Zul berpikiran bahwa kegiatan restorasi mangrove harus beriringan dengan peningkatan kesejahteraan masyarakat. Cara konvensional mencari tiram menyulitkan warga untuk mendapatkan penghasilan yang cukup. Di sisi lain, kerusakan ekosistem mangrove yang tidak mampu menahan terjangan tsunami di tahun 2004 penambah derita masyarakat Desa Alue Naga.

 

 

“Ketika nelayan mencari tiram dengan cara konvensional, penghasilan yang didapat hanya sekitar 10 ribu sampai 15 ribu per hari. Nelayan tiram yang didominasi oleh ibu rumah tangga harus berendam selama 5 sampai 6 jam untuk mendapatkan tiram. Tidak hanya penghasilan yang kecil, ibu-ibu di Desa Alue Naga juga harus mengorbankan waktu bersama anak-anak mereka,” jelas Zul.

 

 

Sambil merestorasi lahan mangrove yang sudah rusak, Zul mengubah pola nelayan konvensional dalam mencari tiram kepada pola yang lebih modern.
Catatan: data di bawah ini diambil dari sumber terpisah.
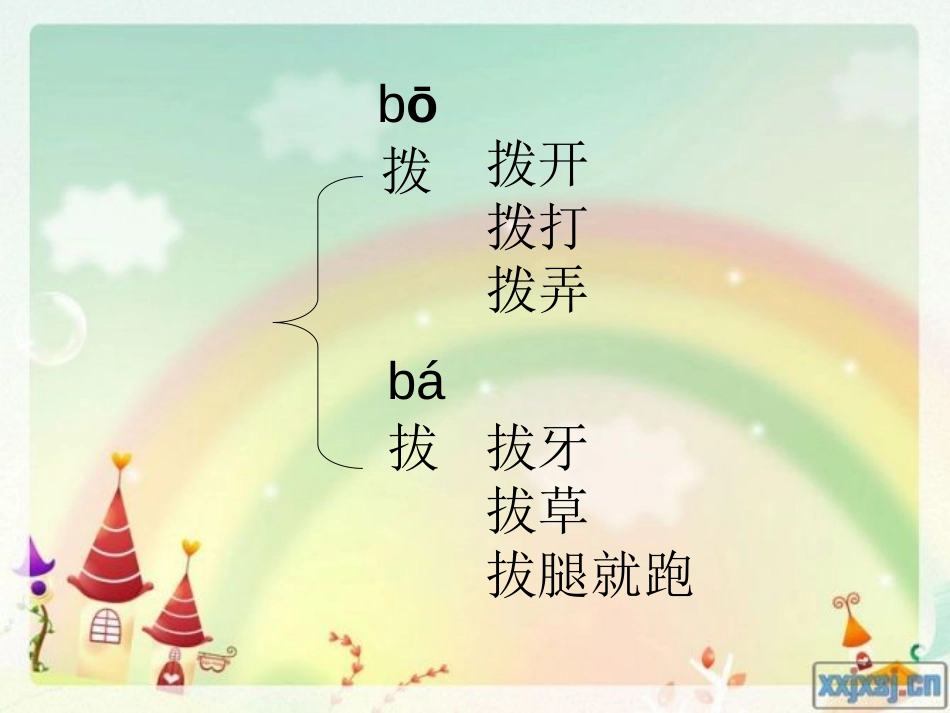 bō
拨 拨开
拨打
拨弄

bá
拔 拔牙
拔草
拔腿就跑

xxjxsj.cn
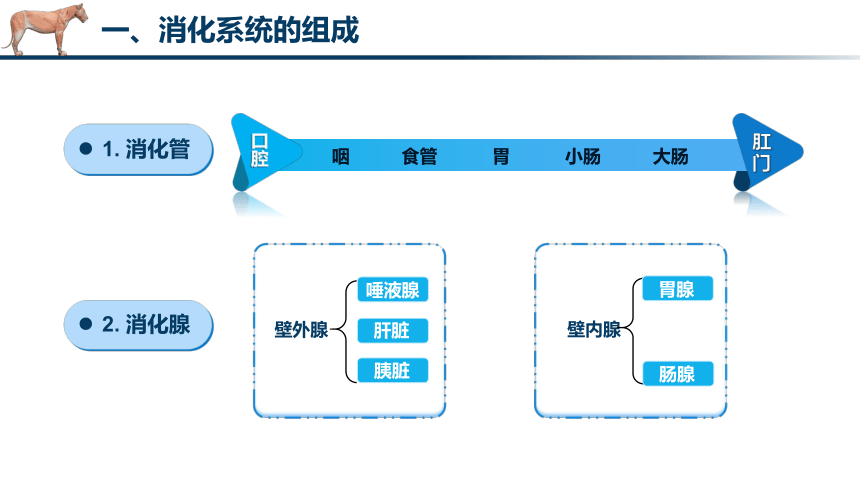 一、消化系统的组成

● 1. 消化管

口腔 咽 食管 胃 小肠 大肠 肛门

● 2. 消化腺

壁外腺
唾液腺
肝脏
胰脏

壁内腺
胃腺
肠腺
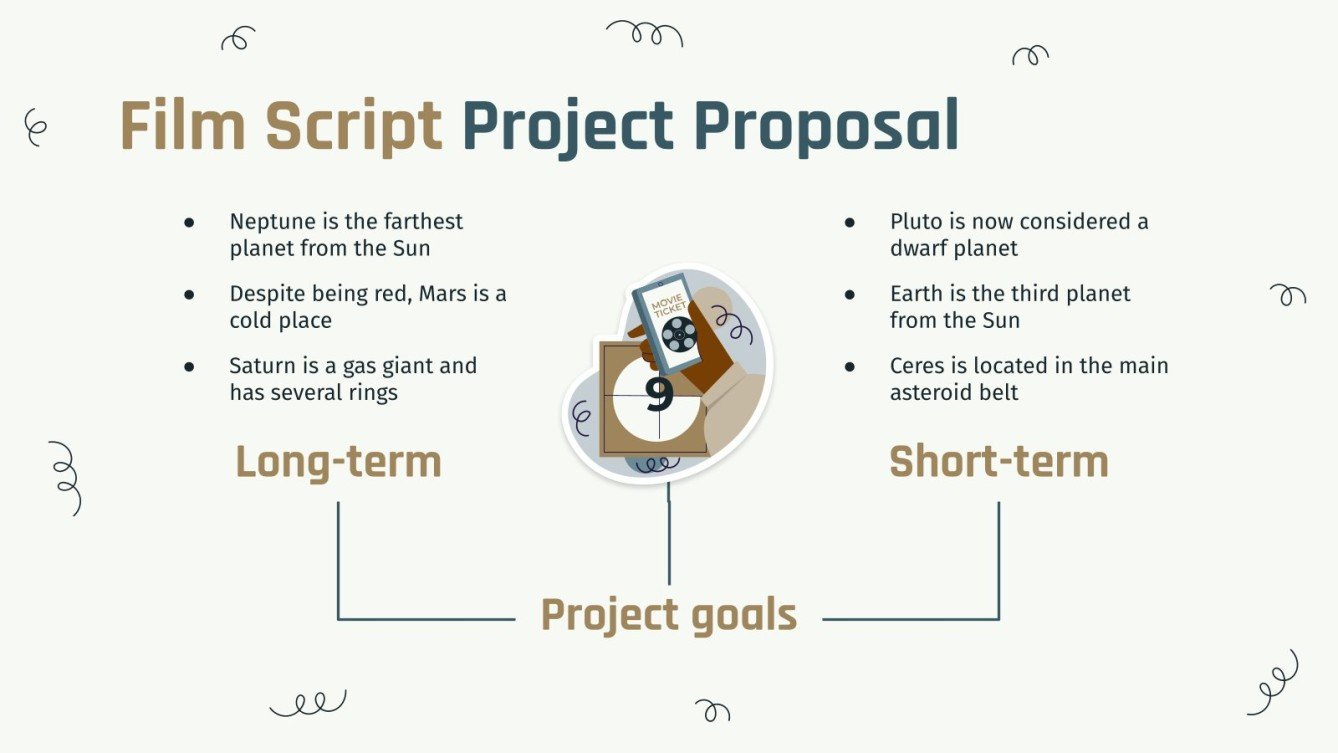 Film Script Project Proposal

- Neptune is the farthest planet from the Sun
- Despite being red, Mars is a cold place
- Saturn is a gas giant and has several rings

Long-term

MOVIE TICKET

9

- Pluto is now considered a dwarf planet
- Earth is the third planet from the Sun
- Ceres is located in the main asteroid belt

Short-term

Project goals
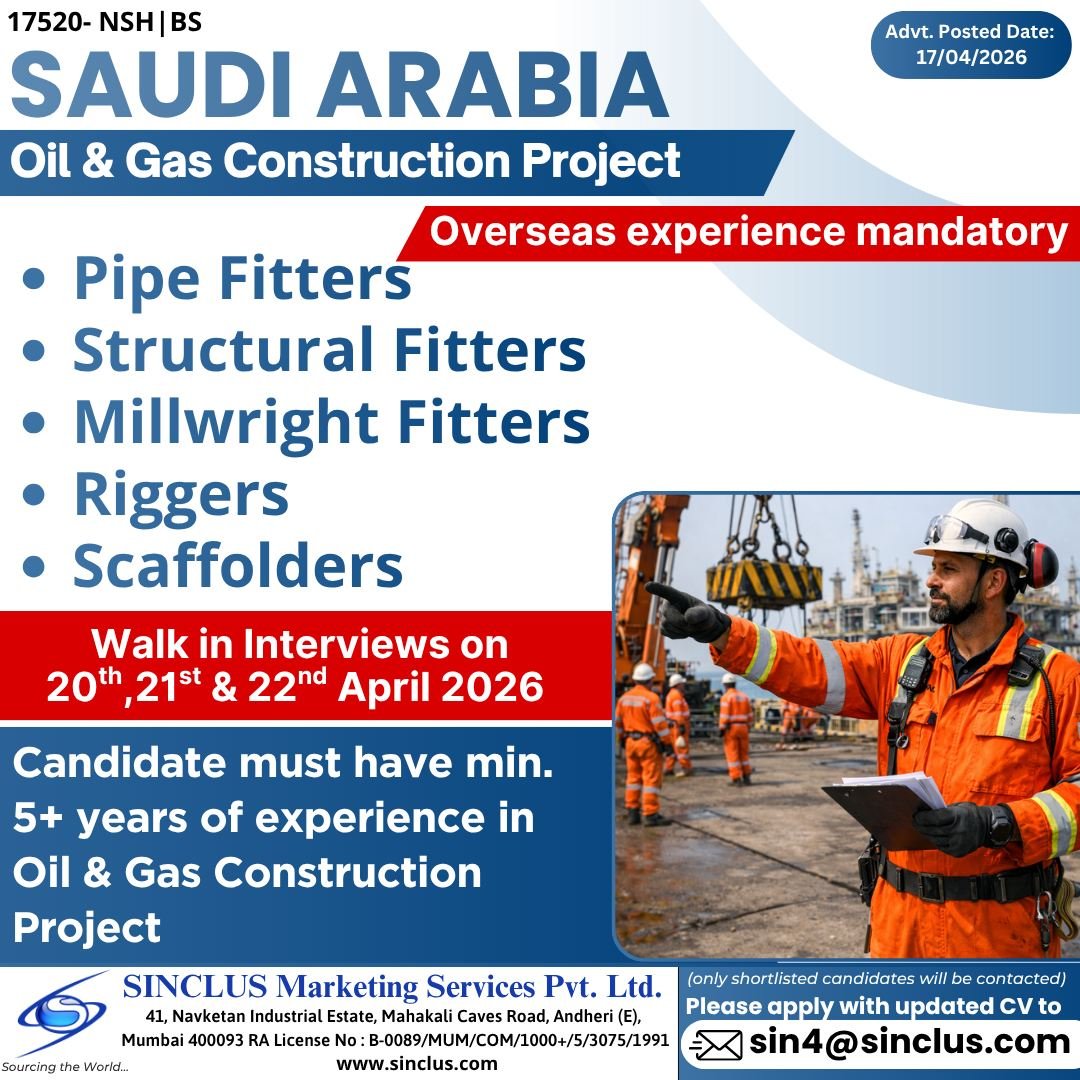 17520- NSH|BS

Advt. Posted Date: 17/04/2026

SAUDI ARABIA

Oil & Gas Construction Project

Overseas experience mandatory

• Pipe Fitters
• Structural Fitters
• Millwright Fitters
• Riggers
• Scaffolders

Walk in Interviews on $20^{th}$,$21^{st}$ & $22^{nd}$ April 2026

Candidate must have min. 5+ years of experience in Oil & Gas Construction Project

Sourcing the World...

SINCLUS Marketing Services Pvt. Ltd.
41, Navketan Industrial Estate, Mahakali Caves Road, Andheri (E), Mumbai 400093 RA License No : B-0089/MUM/COM/1000+/5/3075/1991
www.sinclus.com

(only shortlisted candidates will be contacted)
Please apply with updated CV to
sin4@sinclus.com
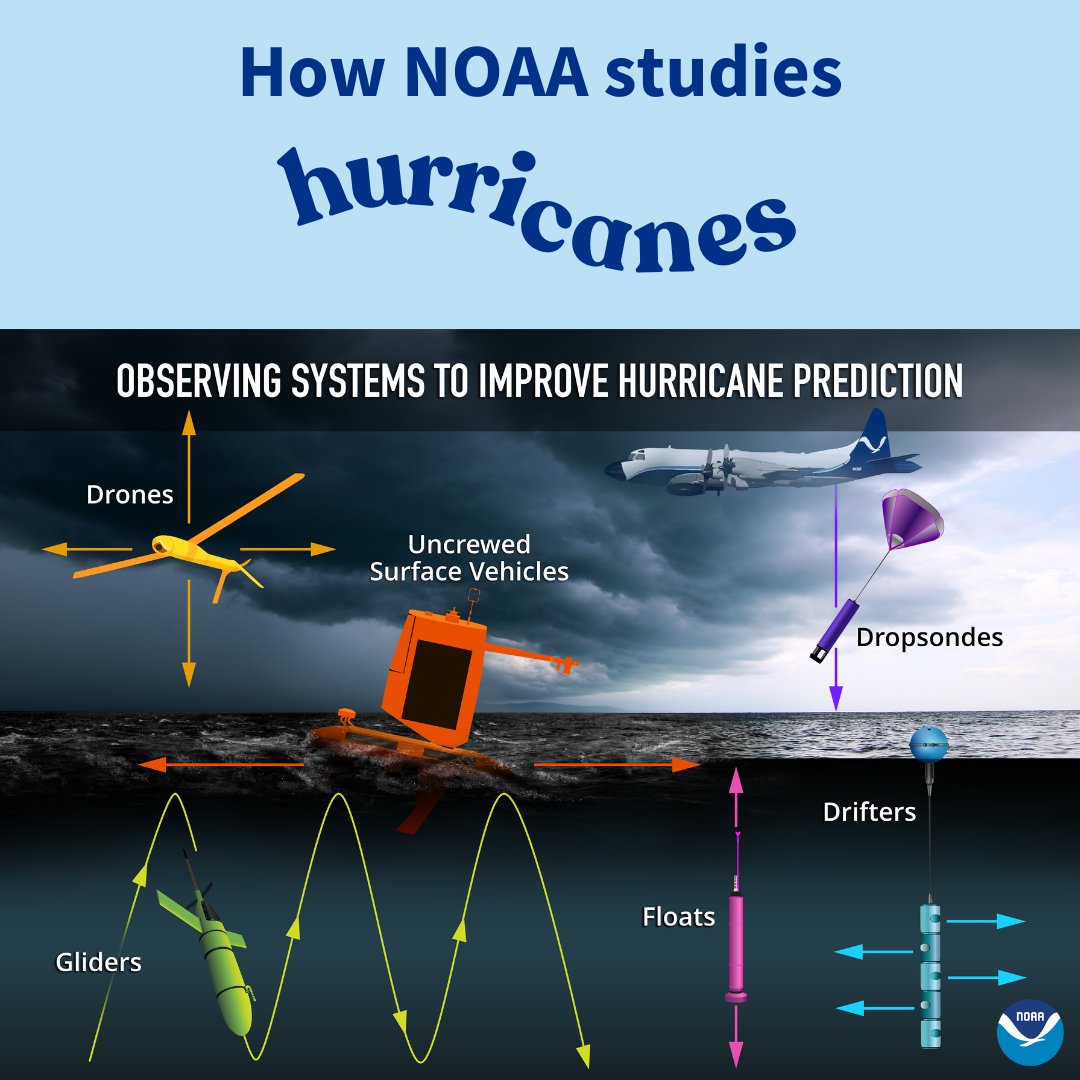 How NOAA studies
hurricanes

OBSERVING SYSTEMS TO IMPROVE HURRICANE PREDICTION

Drones

Uncrewed Surface Vehicles

Dropsondes

Drifters

Floats

Gliders

NOAA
Melalui metode floating culture, Zul menggunakan ban mobil dan ban motor bekas yang ditancapkan ke dasar sungai untuk dijadikan keramba. Pola ini memerlukan 4 bulan untuk masa tumbuh sebelum dipanen. Tidak seperti cara lama, nelayan tiram hanya memerlukan waktu 2 sampai 3 jam saja untuk berendam di air setiap harinya.

 

 

Cara baru ini memberikan hasil yang positif.  Hasil panen yang jauh lebih baik dijual oleh nelayan ke daerah lain atau dijadikan produk olahan seperti kerupuk atau nugget. Penghasilan masyarakat pun meningkat drastis mencapai 100 ribu sampai 150 ribu per hari. Zul berharap warga lain untuk ikut menggunakan pola baru dalam mencari tiram.

 

 

Sampai tahun 2019, Zul mencatat sekitar 75 warga yang sudah beralih ke pola floating culture. Untuk restorasi mangrove, 5 sampai 6 hektar hutan mangrove berhasil direstorasi.

 

 

Pihak lain pun tak tinggal diam. Beberapa pihak turut terlibat dalam pemberdayaan masyarakat melalui pengembangan budidaya tiram ini, seperti LSM lokal Natural Aceh, Universitas Islam Negeri Ar Raniry, Unsyiah Aceh, dan Pemerintah Kota Banda Aceh.

 

 

Zul berharap pihak-pihak terkait terutama Pemerintah kota Banda Aceh untuk terus mendukung masyarakat Desa Alue Naga. Terdapat kurang lebih 10 hektar lahan mangrove yang perlu direstorasi, dan sekitar 200 nelayan yang masih menggunakan cara lama dalam mencari tiram.

 

 

“Yayasan KEHATI melihat generasi muda sebagai agen perubahan yang menjadi tumpuan dalam program pelestarian dan pemberdayaan keanekaragaman hayati di Indonesia. Semoga semakin banyak generasi muda seperti Zul kedepannya, dan KEHATI akan terus memberikan dukungan untuk mewujudkan alam lestari untuk manusia kini dan masa depan anak negeri,” tutup Direktur Eksekutif Yayasan KEHATI Riki Frindos.